(Sorry for the uninformative title, but I had to work within the character limit.)
Please describe the problem.
git-annex metadata
does nothing on Windows if invoked while git-annex addurl
is in progress on other files.
What steps will reproduce the problem?
On Windows (but not on Linux or macOS, where everything works fine):
- Start
git-annex addurl
in batch mode - Feed it two or more URLs
- After reading the completion message for a URL from addurl's stdout, but before reading the remaining output, run
git-annex metadata
in batch mode and try to set the metadata for the file that was just downloaded. git-annex metadata
will output an empty line (i.e., just CR LF), and if nothing further is fed to it, it will exit successfully without printing anything else on stdout or stderr.- Querying the file's metadata normally after
git-annex addurl
exits will show that no metadata was set for the file.
The Python script at https://github.com/jwodder/git-annex-bug-20221024/blob/master/mvce.py (Python 3.8+ required) will run the above steps and show the output from git-annex metadata
. A sample run under GitHub Actions can be seen at https://github.com/jwodder/git-annex-bug-20221024/actions/runs/3322463020/jobs/5491516209; note the following section of the output under "Run script":
16:04:04 [DEBUG ] __main__: Opening pipe to: git-annex metadata --batch --json --json-error-messages
16:04:04 [DEBUG ] __main__: Input to metadata: b'{"file": "programming/gameboy.pdf", "fields": {"title": ["GameBoy Programming Manual"]}}\n'
16:04:04 [DEBUG ] __main__: r.returncode=0
16:04:04 [DEBUG ] __main__: r.stdout=b'\r\n'
16:04:04 [DEBUG ] __main__: r.stderr=b''
This problem does not always occur, but it seems to occur most of the time. Using git-annex registerurl
in place of git-annex metadata
works fine.
What version of git-annex are you using? On what operating system?
git-annex 10.20221003, provided by datalad/git-annex, on Microsoft Windows Server 2022
Please provide any additional information below.
This affects a hobby project of mine – "gamdam", implemented in Python and Rust — that interacts with git-annex.

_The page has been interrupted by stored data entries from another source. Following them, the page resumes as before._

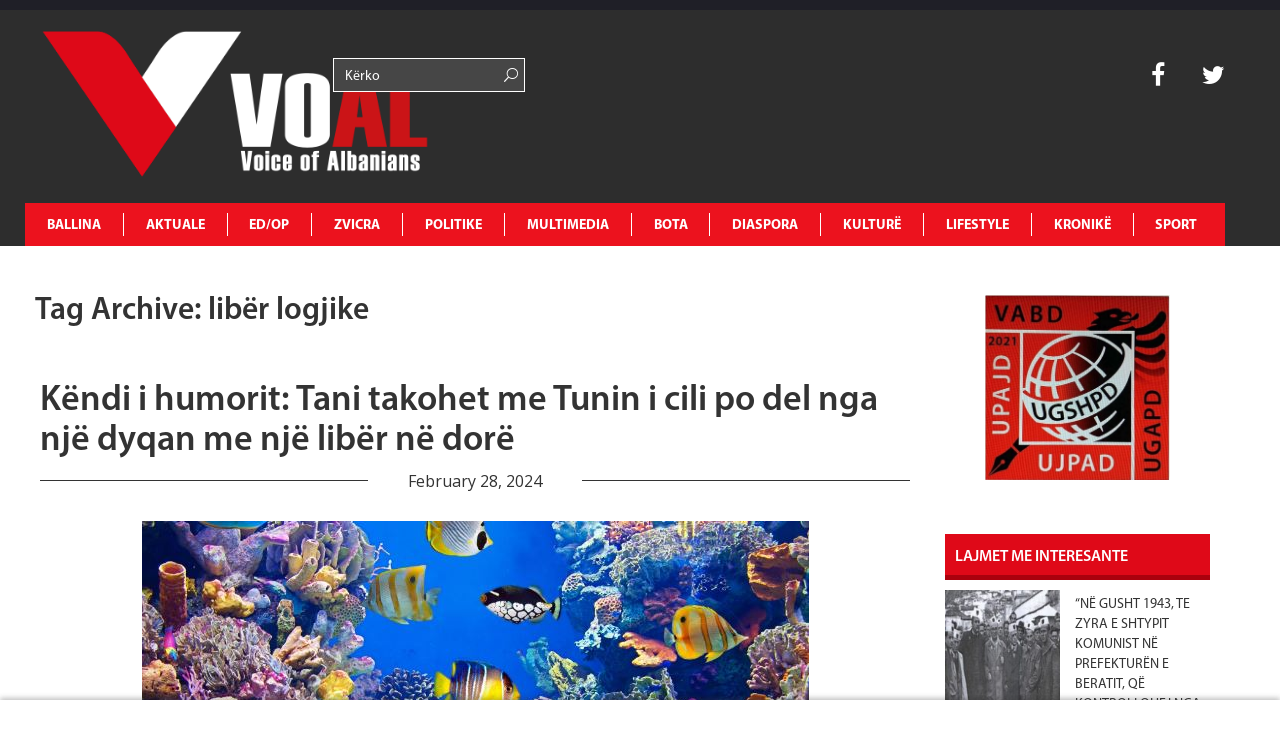

--- FILE ---
content_type: text/html; charset=utf-8
request_url: https://www.google.com/recaptcha/api2/aframe
body_size: 270
content:
<!DOCTYPE HTML><html><head><meta http-equiv="content-type" content="text/html; charset=UTF-8"></head><body><script nonce="PMf-3VSyxCBYKIYlXL7pHQ">/** Anti-fraud and anti-abuse applications only. See google.com/recaptcha */ try{var clients={'sodar':'https://pagead2.googlesyndication.com/pagead/sodar?'};window.addEventListener("message",function(a){try{if(a.source===window.parent){var b=JSON.parse(a.data);var c=clients[b['id']];if(c){var d=document.createElement('img');d.src=c+b['params']+'&rc='+(localStorage.getItem("rc::a")?sessionStorage.getItem("rc::b"):"");window.document.body.appendChild(d);sessionStorage.setItem("rc::e",parseInt(sessionStorage.getItem("rc::e")||0)+1);localStorage.setItem("rc::h",'1769939643895');}}}catch(b){}});window.parent.postMessage("_grecaptcha_ready", "*");}catch(b){}</script></body></html>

Windows is not needed, this will happen in a repository where
git annex adjust --unlock
has been run.A simpler example:
I'm not sure if this is a bug, because it's documented to output a blank line when batch mode is provided a file that is not an annexed file, and the file is not an annexed file yet due to the pointer not yet having been staged in git. Which is needed, when in an adjusted unlocked branch, for git-annex to know that this is an annexed file.
When the file is locked, it just stats the symlink, so the fact that the symlink is not yet staged in git doesn't matter.

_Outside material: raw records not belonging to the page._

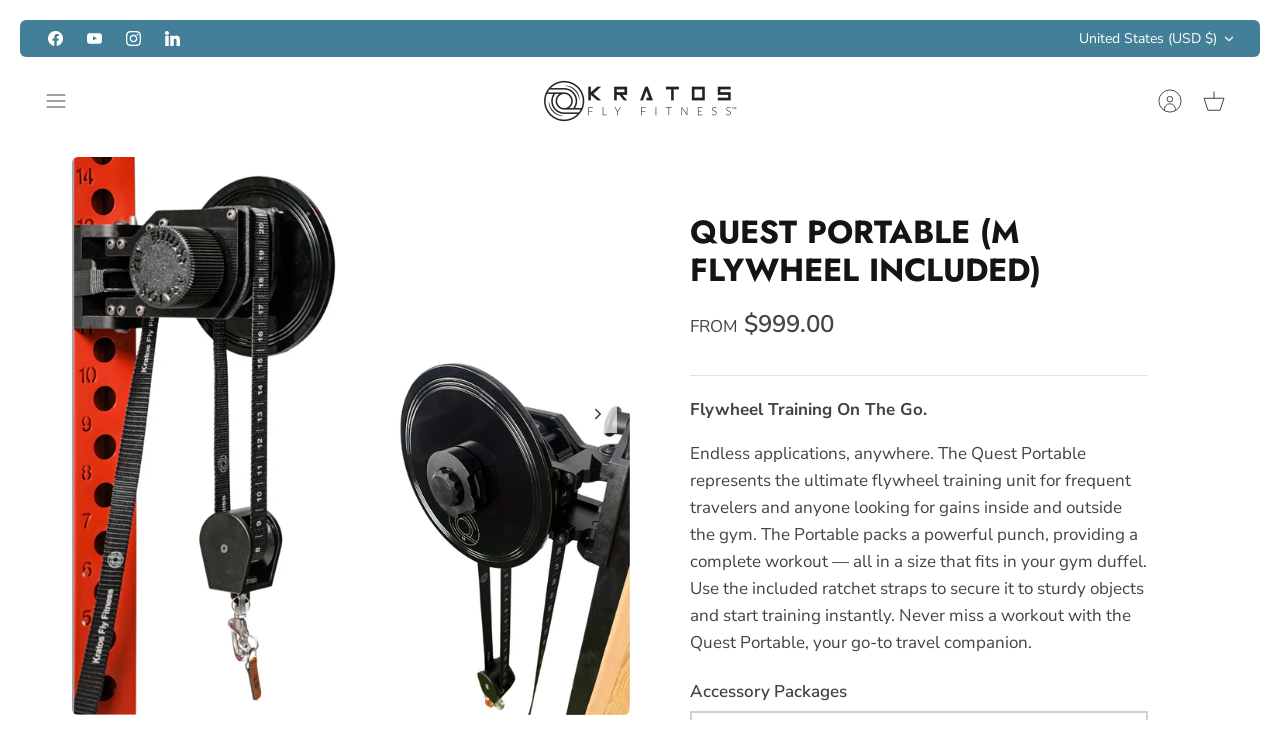

--- FILE ---
content_type: text/javascript
request_url: https://cdn.shopify.com/extensions/019a011e-90c1-7a0a-8f01-de2b7e06e7d9/share-a-cart-2/assets/main.js
body_size: 818
content:
(async () => {
  const HOST = "https://sac-shopify-app.onrender.com";
  const qs = (selector) => document.querySelector(selector);
  const show = (selector) => (selector.style.display = "block");

  const copyToClipboard = (str) => {
    const el = document.createElement("textarea");
    el.value = str;
    el.setAttribute("readonly", "");
    el.style.position = "absolute";
    el.style.left = "-9999px";
    document.body.appendChild(el);
    el.select();
    document.execCommand("copy");
    document.body.removeChild(el);
  };

  const Shopify = {
    getCart() {
      return new Promise((resolve, reject) => {
        fetch("/cart.json")
          .then((res) => res.json())
          .then((data) => resolve(data))
          .catch((err) => reject(err));
      });
    },
    generatePayloadFromSACCart(sacCart) {
      const payload = {};
      const items = (sacCart?.items || []).map((item) => ({
        id: +item.asin,
        quantity: +item.quantity,
      }));

      payload.items = items;
      return payload;
    },
    appendItemsToCart(payload) {
      return new Promise((resolve, reject) => {
        var myHeaders = new Headers();
        myHeaders.append("Content-Type", "application/json");

        var requestOptions = {
          method: "POST",
          headers: myHeaders,
          body: JSON.stringify(payload),
          redirect: "follow",
        };
        fetch("/cart/add.json", requestOptions)
          .then((res) => res.json())
          .then((data) => resolve(data))
          .catch((err) => reject(err));
      });
    },
  };

  const SAC = {
    createCart(cart) {
      return new Promise((resolve, reject) => {
        var myHeaders = new Headers();
        myHeaders.append("Content-Type", "application/json");
        var requestOptions = {
          method: "POST",
          headers: myHeaders,
          body: JSON.stringify({ cart }),
          redirect: "follow",
        };

        fetch(`${HOST}/api/cart`, requestOptions)
          .then((response) => response.json())
          .then((result) => resolve(result))
          .catch((error) => reject(error));
      });
    },
    getCart(cartId) {
      return new Promise((resolve, reject) => {
        fetch(`${HOST}/api/cart?cartId=${cartId}`)
          .then((response) => response.json())
          .then((result) => resolve(result.data))
          .catch((error) => reject(error));
      });
    },
    generateCartFromShopifyCart(shopifyCart, { shop } = {}) {
      const sacCart = {};

      sacCart.vendor = "shopify";
      sacCart.ap = "https://" + (shop || window.location.hostname);
      sacCart.ccy = shopifyCart.currency;

      sacCart.cart = shopifyCart.items.map((item) => ({
        asin: item.variant_id,
        name: item.title,
        img: item.image,
        quantity: item.quantity,
        price: item.price / 100,
        productId: item.url,
        sku: item.sku,
      }));

      return sacCart;
    },
  };

  const handleShareACart = async (evant, shareACartBtn) => {
    if (shareACartBtn) shareACartBtn.textContent = window.sacTranslations.creating;
    try {
      const cart = await Shopify.getCart();
      const cartResponse = await SAC.createCart(
        SAC.generateCartFromShopifyCart(cart)
      );

      const cartId = cartResponse.data.cartid;

      if (!cartId) {
        return;
      }

      const shareACartModal = qs("#sac-share-a-cart-modal");
      if (!shareACartModal) {
        return;
      }

      // show the modal
      shareACartModal.classList.add("sac-modal-show");

      const cartLink = `https://share-a-cart.com/get/${cartId}`;
      const cartShareLink = `https://share-a-cart.com/share/${cartId}`;

      const modalCartLink = qs("#sac-cart-link");
      const shareLinkBtn = qs("#sac-share-link-btn");
      const emailLinkBtn = qs("#sac-email-link-btn");
      const copyLinkBtn = qs("#sac-copy-link-btn");
      const closeModalBtn = qs("#sac-modal-close-btn");

      if (closeModalBtn) {
        closeModalBtn.addEventListener("click", () => {
          shareACartModal.classList.remove("sac-modal-show");
        });
      }

      if (modalCartLink) {
        modalCartLink.textContent = cartLink;
      }

      if (copyLinkBtn) {
        copyLinkBtn.addEventListener("click", () => {
          copyToClipboard(cartLink);
          const defaultValue = copyLinkBtn.textContent;
          copyLinkBtn.textContent = window.sacTranslations.link_copied;

          setTimeout(() => {
            if (copyLinkBtn) copyLinkBtn.textContent = defaultValue;
          }, 2000);
        });
      }

      if (shareLinkBtn) {
        shareLinkBtn.addEventListener("click", () => {
          window.open(cartShareLink, "_blank").focus();
        });
      }

      if (emailLinkBtn) {
        emailLinkBtn.addEventListener("click", () => {
          window.open(
            `mailto:mail@example.com?subject=${window.sacTranslations.cart_for}${Shopify.shop}&body=${cartLink}`
          );
        });
      }
    } catch (error) {
      console.log("Error in handleShareACart", error);
    } finally {
      if (shareACartBtn) shareACartBtn.textContent = window.sacTranslations.share_cart;
    }
  };

  const addShareACartBtn = async () => {
    try {
      if (shareACartBtn) {
        const shopifyCart = await Shopify.getCart();

        if (shopifyCart?.items?.length) {
          show(shareACartBtn);

          shareACartBtn.addEventListener("click", (e) =>
            handleShareACart(e, shareACartBtn)
          );
        }
      }
    } catch (error) {
      console.log("Error addShareACartBtn", error);
    }
  };

  const handleSharedCart = async (cartId) => {
    try {
      if (shareACartBtn) shareACartBtn.textContent = window.sacTranslations.loading;

      const sacCart = await SAC.getCart(cartId);
      const payload = Shopify.generatePayloadFromSACCart(sacCart);

      if (payload.items.length) {
        if (shareACartBtn) shareACartBtn.textContent = window.sacTranslations.adding_items;
        await Shopify.appendItemsToCart(payload);
        window.location.href = "/cart";
      }
    } catch (error) {
      console.log("Error in handleSharedCart", error);
      window.location.href = window.location.pathname;
    } finally {
      if (shareACartBtn) shareACartBtn.textContent = "Share Cart";
    }
  };

  const shareACartBtn = qs("#sac-share-a-cart-btn");
  addShareACartBtn();

  const cartId = new URLSearchParams(window.location.search).get("sacId");
  if (cartId) {
    handleSharedCart(cartId);
  }
})();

It does not seem to make sense to have addurl update the index after each file it adds, because that would make addurl of a lot of files unncessarily slow.
So, I think if anything is changed, it would need to be a change to make the behavior with unlocked files consistent with the behavior with locked files. Eg, when the symlink is not yet staged in git, treat it as a non-annexed file. Which is also consistent with other handling of such files by git-annex when not in batch mode.
The solution for your program, though, seems like it will be to end the git-annex addurl process before trying to set metadata on just-added files. Or, alternatively, to use addurl with --json, extract the key, and set the metadata of the key.
I've made --batch handling of unstaged locked files consistent with the handling of unstaged unlocked files.